“Thank God for Brittany—we have seen his head.”
XXXVI
While Dubois, Bodegat, and the rest poured into the orchard to gaze at Croquart’s headless body, Tiphaïne led back her palfrey to the house, where the horses of the dead Fleming and his men still waited in the hall to be fed and watered. The beasts turned their heads to look at her, their eyes seeming to ask what had befallen their masters in the night. Croquart’s own horse was strangely restless and uneasy, ears laid low, the whites of the eyes showing, and an inclination to kick very evident in his heels.
Leaving her palfrey stalled in the dirty hall, where the embers of the fire, harness, and baggage littered the floor, she mounted the stairs to the room in the gable, meeting Tinteniac at the open door. His wounded shoulder had given him a ludicrous but painful contest with his clothes, and he appealed to a woman’s hands for the righting of his wrongs. There was a characteristic distinction in the way the pale and imperturbable patrician stood to be brooched and buckled without squandering a fragment of his dignity. Head held high, the sunlight touching the silver in his hair, a sensitive smile softening his mouth, he felt a youth’s tremor at the nearness of her hands, and feared to look at her because she seemed so fair.

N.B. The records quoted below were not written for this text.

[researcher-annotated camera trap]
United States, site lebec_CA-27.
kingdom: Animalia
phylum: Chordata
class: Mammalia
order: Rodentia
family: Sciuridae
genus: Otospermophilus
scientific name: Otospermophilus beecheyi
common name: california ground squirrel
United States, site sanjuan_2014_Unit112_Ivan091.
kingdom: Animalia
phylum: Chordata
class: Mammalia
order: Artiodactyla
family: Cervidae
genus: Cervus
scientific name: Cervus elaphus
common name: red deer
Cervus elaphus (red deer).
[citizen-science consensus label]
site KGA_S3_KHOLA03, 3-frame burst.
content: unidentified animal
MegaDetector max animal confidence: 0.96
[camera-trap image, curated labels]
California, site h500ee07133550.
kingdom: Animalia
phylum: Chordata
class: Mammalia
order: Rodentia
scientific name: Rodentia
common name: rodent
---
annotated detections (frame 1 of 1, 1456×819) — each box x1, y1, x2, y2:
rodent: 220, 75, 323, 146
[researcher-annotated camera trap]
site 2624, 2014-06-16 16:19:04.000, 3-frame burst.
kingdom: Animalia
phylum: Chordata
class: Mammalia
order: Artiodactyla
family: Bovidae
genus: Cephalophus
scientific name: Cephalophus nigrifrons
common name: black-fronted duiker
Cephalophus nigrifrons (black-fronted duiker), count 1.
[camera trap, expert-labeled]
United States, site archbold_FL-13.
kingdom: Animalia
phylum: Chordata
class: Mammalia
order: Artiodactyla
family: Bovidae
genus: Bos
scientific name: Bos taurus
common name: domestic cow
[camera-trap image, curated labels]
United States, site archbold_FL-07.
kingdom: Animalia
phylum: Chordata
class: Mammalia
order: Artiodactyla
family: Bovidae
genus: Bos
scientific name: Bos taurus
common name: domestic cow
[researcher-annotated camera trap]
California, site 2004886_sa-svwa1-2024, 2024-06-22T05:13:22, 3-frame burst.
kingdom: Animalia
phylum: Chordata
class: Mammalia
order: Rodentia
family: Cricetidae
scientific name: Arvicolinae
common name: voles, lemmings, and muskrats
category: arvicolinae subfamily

“The flies are buzzing about the dead dog,” and he pointed to the Bretons who were crowding and elbowing about Croquart’s body.
“How pitiful his boastings seem to me now!”
“Yes, mine was the last notch he cut upon his spear.”
Tinteniac seemed the grand seigneur again—tall, gracious, a man whose face had the quality of command. Tiphaïne felt that his manner had changed towards her, as though he were too honorable to prolong their supposed intimacy, however pleasant the playing of the part might seem. And yet she discovered more than mere gentleness in his eyes towards her, a posture of his manhood that betrayed homage and desire.
She fastened the brooch at his throat, and stood back from him, looking aside towards the window, where the iron men trampled the long grass under the orchard trees.
“Sire, I have much to thank you for.”